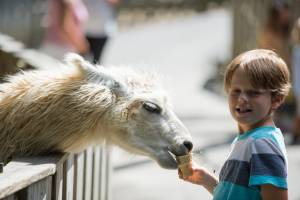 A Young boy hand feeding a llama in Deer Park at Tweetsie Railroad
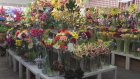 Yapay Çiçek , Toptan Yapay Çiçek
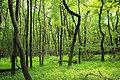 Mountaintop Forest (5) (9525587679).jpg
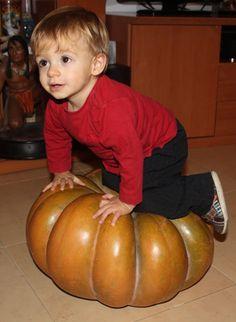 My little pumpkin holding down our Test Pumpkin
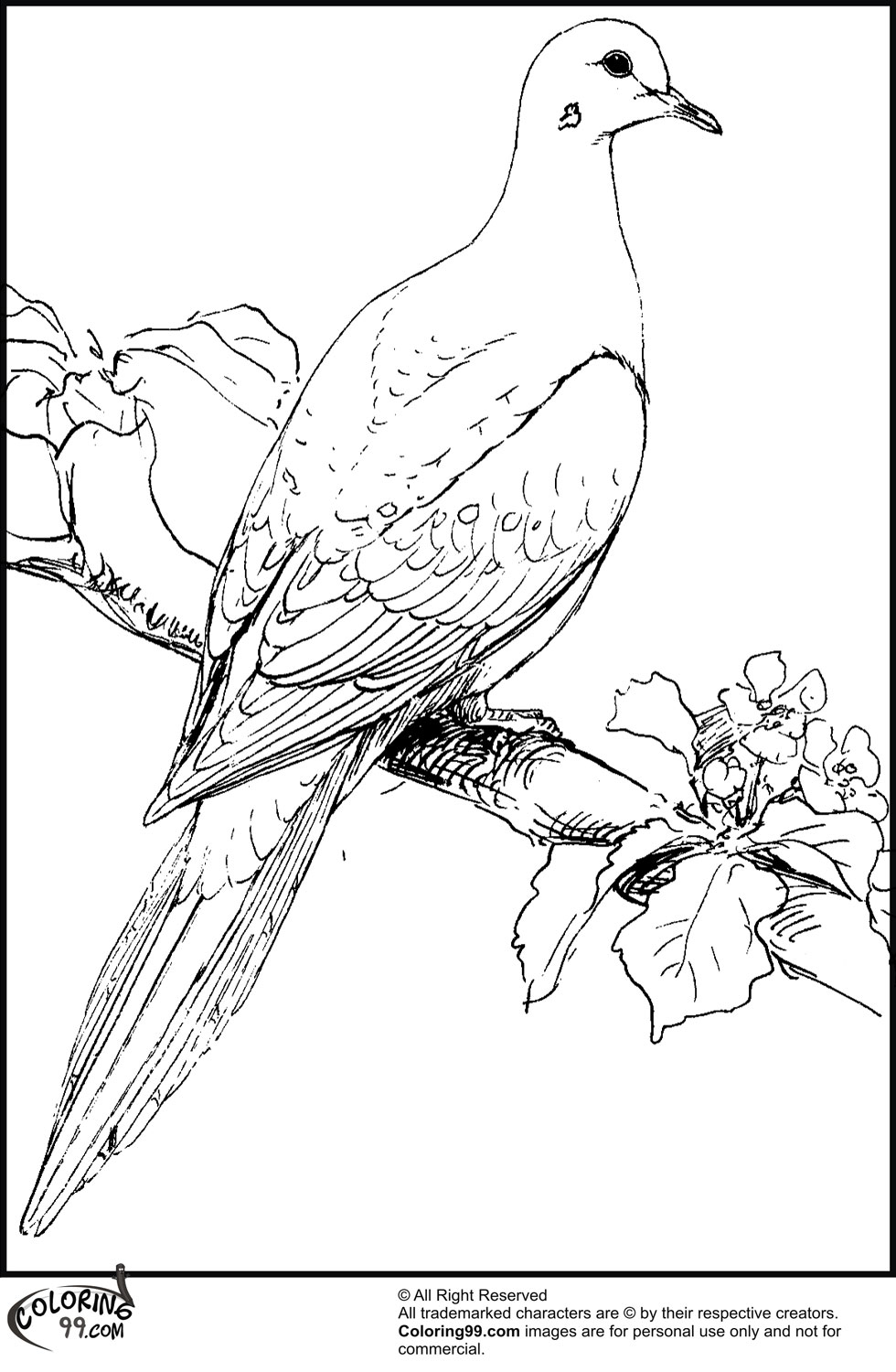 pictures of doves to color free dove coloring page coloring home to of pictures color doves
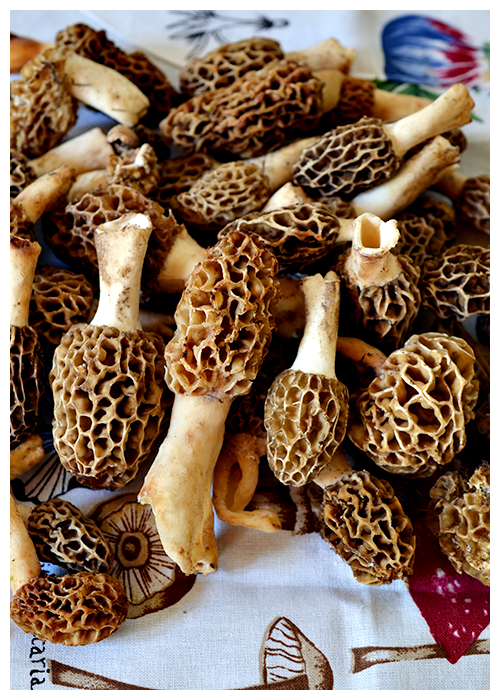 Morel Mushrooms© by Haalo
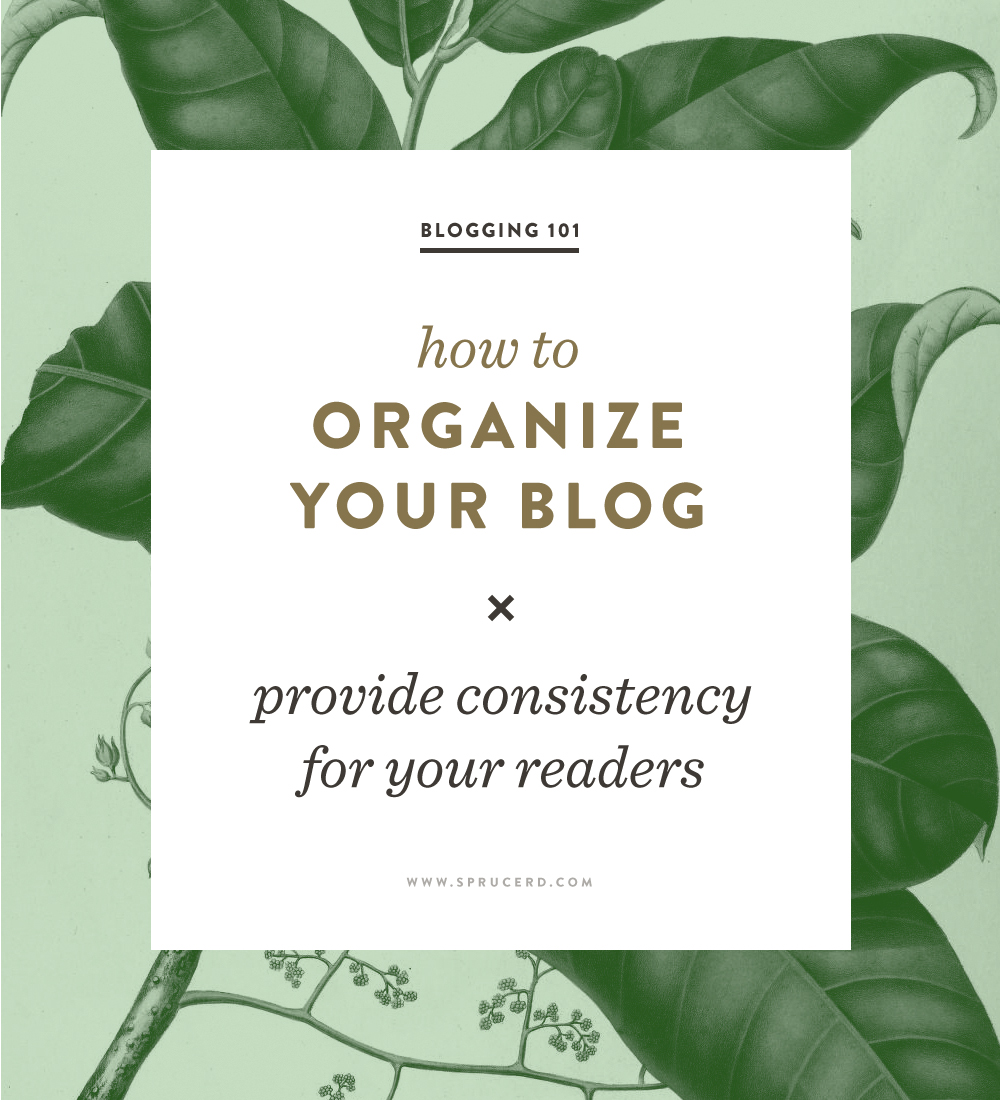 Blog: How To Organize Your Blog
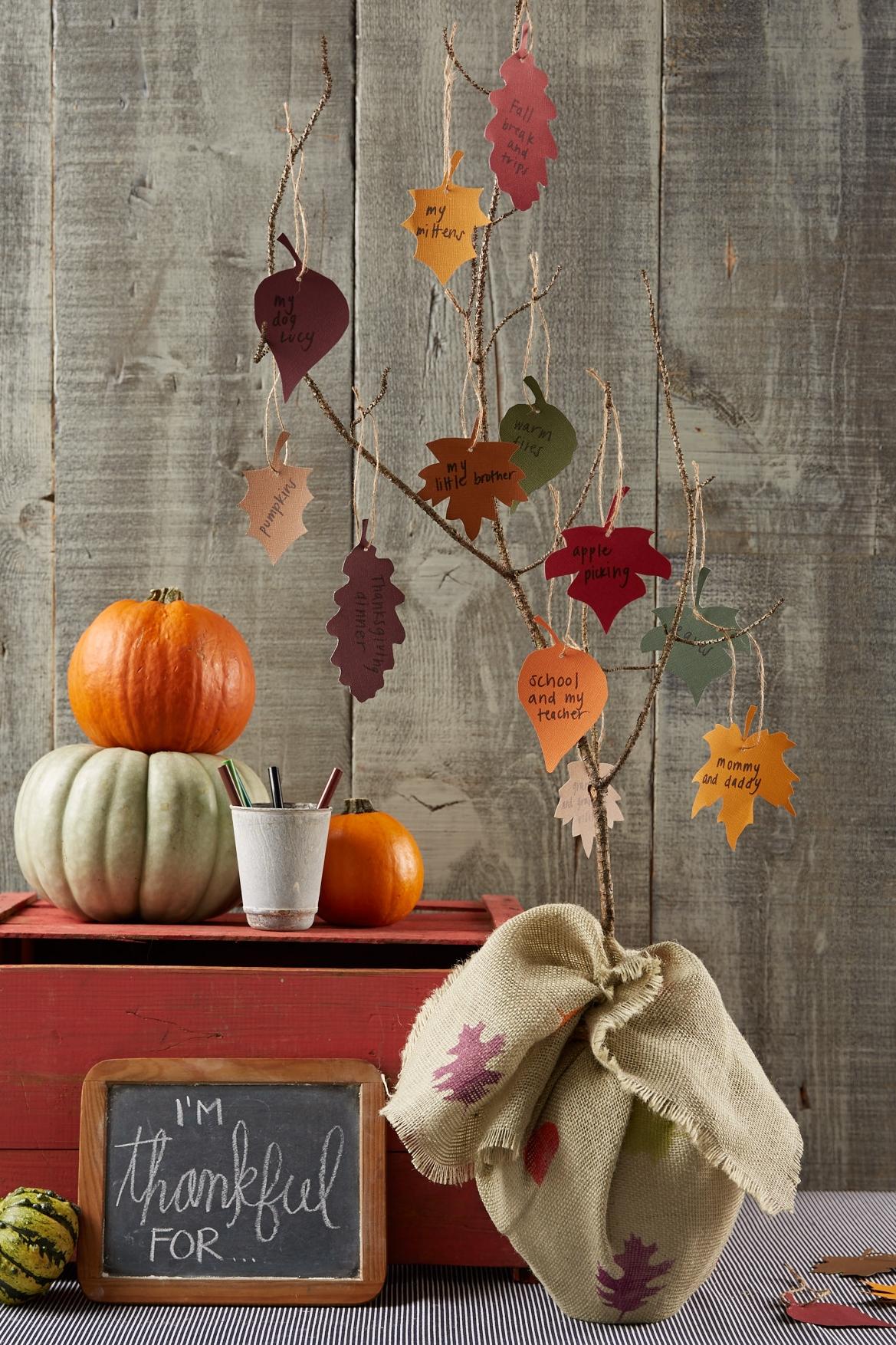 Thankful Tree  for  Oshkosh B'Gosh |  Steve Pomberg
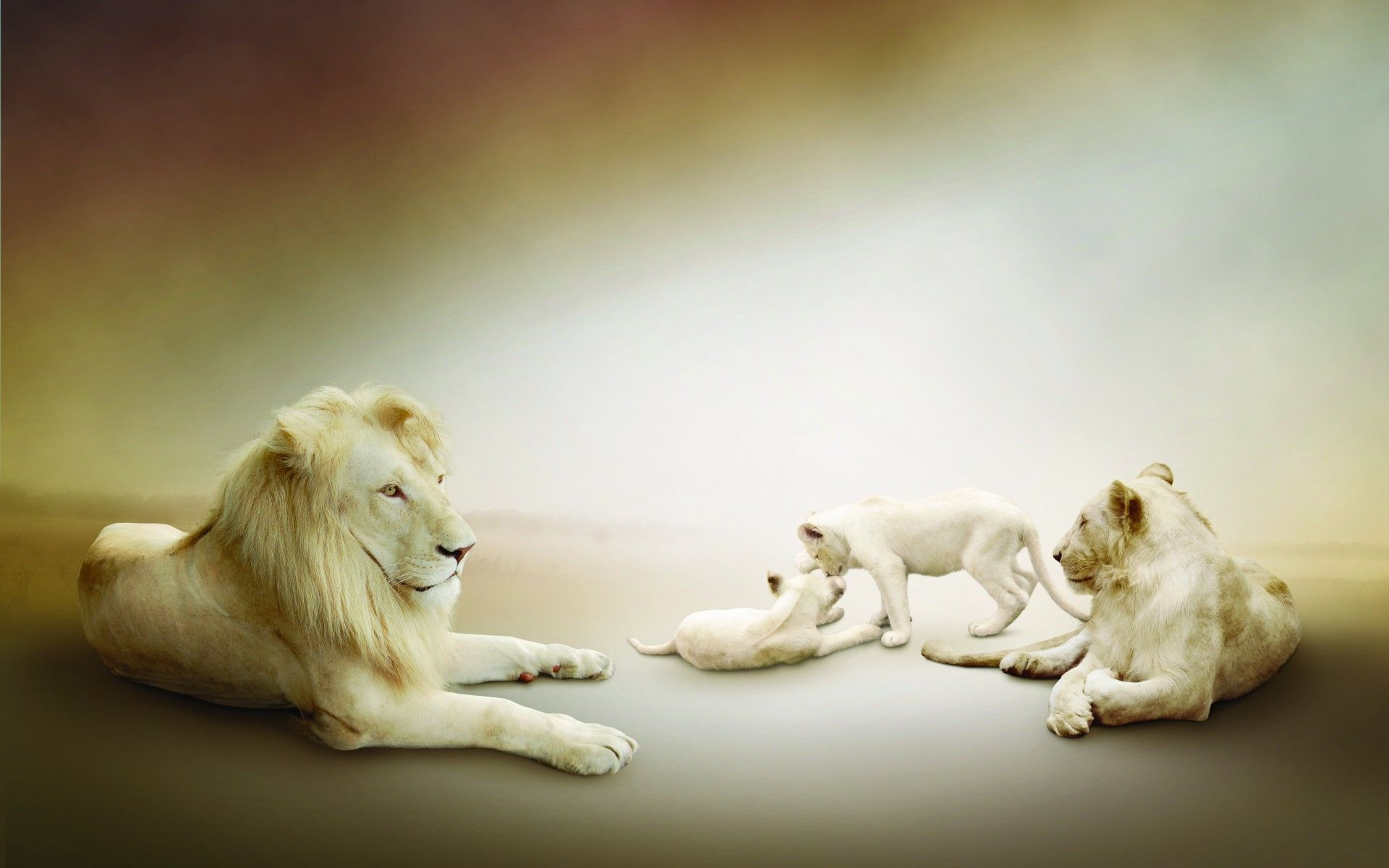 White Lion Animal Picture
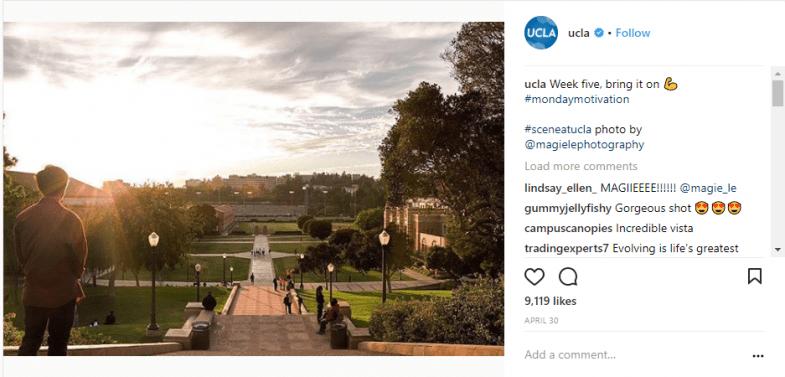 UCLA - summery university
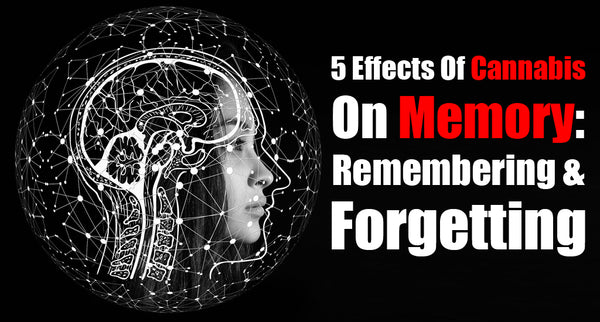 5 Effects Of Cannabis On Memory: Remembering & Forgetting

================

§ **Goal of the exercise**
Write out the lines beginning at the line with "pictures of doves" and ending at the last line of the entries. Include no pictures.

§ **Solution below**
 pictures of doves to color free dove coloring page coloring home to of pictures color doves
 Morel Mushrooms© by Haalo
 Blog: How To Organize Your Blog
 Thankful Tree  for  Oshkosh B'Gosh |  Steve Pomberg
 White Lion Animal Picture
 UCLA - summery university
 5 Effects Of Cannabis On Memory: Remembering & Forgetting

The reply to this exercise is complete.